Black sheriff: If Black lives mattered, people would protest at abortion clinics


CNN’s Poppy Harlow interviewed Milwaukee Sheriff David Clarke about the recent protests that some in the Black community have sparked after the police related deaths of Michael Brown and Eric Garner.

Harlow asked the Sheriff, who has been on several news shows like Fox and others, about a tweet he sent out implying that if Black lives mattered, the protesters would be outside abortion clinics because of the high numbers of black babies killed by abortion.

The tweet sent by Sheriff Clarke, a Black man himself, was sent to Mitch Smith, a journalist in the Chicago bureau of The New York Times, which read, “If only these faux protesters were asked by media about all the black on black killing or black babies aborted in US every year.“

Sheriff David Clarke
Sheriff David Clarke speaking at the 2017 Conservative Political Action Conference (CPAC) in National Harbor, Maryland. (Gage Skidmore)


While the sheriff has a point, his response could be labeled a “strawman” argument – BLM was originally founded to fight against disproportionate incarcerations of Black people and police shootings of unarmed young Black men.  While many positions exist on these two primary topics, many in the press and those who oppose BLM have morphed their mission statement into something completely different.  Their own ranks have served to alter their course as well, screaming things like, “What do we want?  Dead cops! When do we want it?  Now!”  That’s a far cry from their acclaimed initial mission statement.

For many, it is believed that BLM was founded on a series of false narratives.  Michael Brown wasn’t standing in place with his hands up and surrendering to Officer Wilson that day in Ferguson, Missouri.  That was proven by multiple autopsies and the admittedly false testimony by Brown’s friend.  Then Attorney General Eric Holder read and discussed the autopsy results live on air and explained that the original narrative was false – although many people chose not to believe the forensics and facts (or AG Holder), as they were already convinced of their narrative.  That’s the problem with social media and a press that lacks integrity – the fake story is out there fanning flames and inciting riots, and then the truth comes out later… and by then, no one cares.

Eric Garner
Eric Garner’s supposed “hands up, don’t shoot!” statement turned out to be another farce. (Screenshot – YouTube)


Eric Garner was arrested in NYC and uttered the now-famous, “I can’t breathe” statement that has become the chant and mantra of many BLM protestors.  Forensics, again…doggone science…has proven along with video evidence that the chokehold applied to Eric Garner lasted only 7 seconds and he didn’t state the words “I can’t breathe” during that period of time.  Officials said that he was overwhelmed due to poor physical conditioning and a heart ailment – which ultimately led to his death after he violently fought police and resisted arrest.

Black sheriff: If Black lives mattered, people would protest at abortion clinics
Many argue that the BLM narratives stem from false information. (Wikipedia)


So, “Hands up, don’t shoot” and “I can’t breathe” are both fake narratives used to incite a racial divide by people who may be profiting from the fight.  And people in droves believe those two statements and their made-up surrounding factors like the Gospel on Sunday.

We as a society can’t sit on the sidelines and attempt to morph an organization’s established mission to fit our own needs or what we think they should prioritize.  That’s where the “strawman” criticism of Sheriff Clark originates, I think.  BLM was founded to combat a certain element of the criminal justice system and perceived disproportionate convictions.

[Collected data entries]
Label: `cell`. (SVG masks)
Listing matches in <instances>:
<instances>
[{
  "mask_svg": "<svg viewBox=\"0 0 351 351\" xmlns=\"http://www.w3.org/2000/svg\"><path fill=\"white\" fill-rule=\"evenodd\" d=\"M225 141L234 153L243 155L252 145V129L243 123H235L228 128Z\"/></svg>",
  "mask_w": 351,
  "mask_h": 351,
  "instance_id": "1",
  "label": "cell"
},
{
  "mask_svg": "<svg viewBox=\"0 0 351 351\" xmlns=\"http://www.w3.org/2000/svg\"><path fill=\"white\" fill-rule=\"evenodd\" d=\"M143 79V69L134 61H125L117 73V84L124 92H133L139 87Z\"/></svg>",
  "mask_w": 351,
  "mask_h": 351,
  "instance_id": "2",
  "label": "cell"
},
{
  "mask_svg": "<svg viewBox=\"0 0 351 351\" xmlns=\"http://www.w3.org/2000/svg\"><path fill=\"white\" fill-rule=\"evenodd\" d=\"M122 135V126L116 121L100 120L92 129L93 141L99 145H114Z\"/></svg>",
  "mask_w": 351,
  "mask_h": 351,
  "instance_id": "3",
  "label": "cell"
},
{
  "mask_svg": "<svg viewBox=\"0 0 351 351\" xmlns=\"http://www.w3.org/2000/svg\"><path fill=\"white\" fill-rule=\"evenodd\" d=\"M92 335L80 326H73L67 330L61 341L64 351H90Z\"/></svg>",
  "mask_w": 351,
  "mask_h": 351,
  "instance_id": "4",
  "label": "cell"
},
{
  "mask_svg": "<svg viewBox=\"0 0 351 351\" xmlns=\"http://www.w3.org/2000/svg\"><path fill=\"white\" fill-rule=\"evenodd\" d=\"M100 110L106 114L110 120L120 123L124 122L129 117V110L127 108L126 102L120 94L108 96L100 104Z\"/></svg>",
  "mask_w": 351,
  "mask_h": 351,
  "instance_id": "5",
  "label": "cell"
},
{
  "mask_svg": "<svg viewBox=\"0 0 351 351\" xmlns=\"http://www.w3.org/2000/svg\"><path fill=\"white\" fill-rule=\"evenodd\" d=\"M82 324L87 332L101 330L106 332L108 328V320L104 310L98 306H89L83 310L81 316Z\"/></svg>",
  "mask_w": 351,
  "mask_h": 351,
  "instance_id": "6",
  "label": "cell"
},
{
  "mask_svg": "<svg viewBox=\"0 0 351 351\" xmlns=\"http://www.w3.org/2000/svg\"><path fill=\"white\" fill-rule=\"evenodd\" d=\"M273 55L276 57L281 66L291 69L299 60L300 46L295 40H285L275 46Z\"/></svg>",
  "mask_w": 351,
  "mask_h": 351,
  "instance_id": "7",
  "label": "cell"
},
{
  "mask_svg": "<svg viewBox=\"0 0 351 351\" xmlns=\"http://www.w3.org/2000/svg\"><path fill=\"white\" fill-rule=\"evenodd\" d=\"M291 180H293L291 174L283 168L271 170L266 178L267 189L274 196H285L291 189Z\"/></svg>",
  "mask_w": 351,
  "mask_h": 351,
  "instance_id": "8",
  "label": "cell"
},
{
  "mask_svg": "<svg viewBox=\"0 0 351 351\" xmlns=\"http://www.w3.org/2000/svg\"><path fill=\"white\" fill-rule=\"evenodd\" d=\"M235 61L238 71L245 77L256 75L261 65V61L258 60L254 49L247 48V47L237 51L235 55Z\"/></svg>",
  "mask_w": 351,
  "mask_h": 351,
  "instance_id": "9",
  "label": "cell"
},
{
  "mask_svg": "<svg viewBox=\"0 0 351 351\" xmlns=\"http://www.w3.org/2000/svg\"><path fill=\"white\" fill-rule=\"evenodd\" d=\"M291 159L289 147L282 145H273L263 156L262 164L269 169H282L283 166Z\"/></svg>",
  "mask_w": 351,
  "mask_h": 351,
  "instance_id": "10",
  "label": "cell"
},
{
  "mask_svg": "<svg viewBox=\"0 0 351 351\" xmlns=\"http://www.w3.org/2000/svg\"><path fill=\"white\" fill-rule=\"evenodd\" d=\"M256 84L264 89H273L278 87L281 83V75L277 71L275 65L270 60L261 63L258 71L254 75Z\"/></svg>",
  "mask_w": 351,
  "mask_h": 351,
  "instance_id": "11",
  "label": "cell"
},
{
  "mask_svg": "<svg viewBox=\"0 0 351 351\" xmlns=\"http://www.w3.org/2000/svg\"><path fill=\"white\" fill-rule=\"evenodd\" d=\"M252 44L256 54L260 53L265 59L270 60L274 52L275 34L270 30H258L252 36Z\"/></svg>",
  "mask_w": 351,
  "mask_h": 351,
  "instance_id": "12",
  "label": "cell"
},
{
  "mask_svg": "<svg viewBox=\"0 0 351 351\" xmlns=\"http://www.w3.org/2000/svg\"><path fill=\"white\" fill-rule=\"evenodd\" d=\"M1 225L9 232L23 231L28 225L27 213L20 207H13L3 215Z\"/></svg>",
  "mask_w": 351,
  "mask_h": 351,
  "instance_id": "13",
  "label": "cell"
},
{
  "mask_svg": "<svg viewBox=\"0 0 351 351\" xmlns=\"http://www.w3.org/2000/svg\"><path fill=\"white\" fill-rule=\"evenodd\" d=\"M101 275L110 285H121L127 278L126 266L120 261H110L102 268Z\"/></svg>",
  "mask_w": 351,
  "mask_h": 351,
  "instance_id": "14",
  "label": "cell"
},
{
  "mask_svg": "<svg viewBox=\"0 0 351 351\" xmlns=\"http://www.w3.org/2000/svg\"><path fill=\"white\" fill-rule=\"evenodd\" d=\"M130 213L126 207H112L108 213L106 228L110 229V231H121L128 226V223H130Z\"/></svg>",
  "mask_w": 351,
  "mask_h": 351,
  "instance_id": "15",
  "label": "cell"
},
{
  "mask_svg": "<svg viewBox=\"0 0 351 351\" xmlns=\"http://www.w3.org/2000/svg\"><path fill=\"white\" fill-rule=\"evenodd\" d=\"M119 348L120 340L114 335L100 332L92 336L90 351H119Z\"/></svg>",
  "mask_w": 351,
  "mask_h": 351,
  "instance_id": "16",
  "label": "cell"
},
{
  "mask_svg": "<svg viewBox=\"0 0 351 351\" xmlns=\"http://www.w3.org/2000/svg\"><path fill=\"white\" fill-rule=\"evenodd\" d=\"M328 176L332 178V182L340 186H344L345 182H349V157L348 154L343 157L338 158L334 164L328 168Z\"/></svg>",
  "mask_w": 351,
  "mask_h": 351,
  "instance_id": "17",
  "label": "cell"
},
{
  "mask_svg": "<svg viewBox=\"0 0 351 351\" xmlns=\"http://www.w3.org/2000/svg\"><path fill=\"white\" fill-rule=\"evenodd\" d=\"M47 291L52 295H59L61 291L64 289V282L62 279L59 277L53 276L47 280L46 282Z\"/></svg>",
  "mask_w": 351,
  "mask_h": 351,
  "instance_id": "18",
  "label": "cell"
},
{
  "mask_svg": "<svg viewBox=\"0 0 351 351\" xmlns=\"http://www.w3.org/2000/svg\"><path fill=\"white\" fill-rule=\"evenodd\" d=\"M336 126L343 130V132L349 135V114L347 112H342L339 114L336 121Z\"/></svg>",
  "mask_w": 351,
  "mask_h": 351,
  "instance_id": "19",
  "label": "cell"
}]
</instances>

### What you should do
Proceed with the article on Sheriff Clarke's tweet about abortion clinics by writing what follows its final sentence. These entries were drawn from a separate source.

### Exercise response
Throwing out, “But what about this (or that)” is unfair on its face.  But Clark does have a point.

Black people comprise approximately 13% of the US population, but account for 27.1% of all abortions, according to statistics published by the Guttmacher Institute in 2017.  That statistical data was built using percentages per 1,000 women aged 15-44. The rates disclosed for Hispanic women in the same group was 18%, and for white women was 10%.  Again, Black people comprise 13% of our population, while people identifying as white or Caucasian amass over 75% of our population. 

registered voters negative view black lives matter


In total numbers, more than 2,600,000 abortions were performed that year – breaking down to numbers represented by those percentages, that’s (+/-) 703,946 Black babies aborted in a year, or 1,998 per day.  13% of the population is responsible for more than 27% of all abortions. 

Many reasons are given for abortions, but “convenience” is never mentioned in the media.  Things like medical necessity, rape or incest are hammered home as primary reasons to justify these numbers.  The State of Florida disagrees, statistically, with the media narrative and agenda on that one.  Statistics out of Florida from 2018 show that only .003% of abortions were completed due to medical issues with the mother or baby.  Less than 1% were from rape or incest.  The rest were out of convenience.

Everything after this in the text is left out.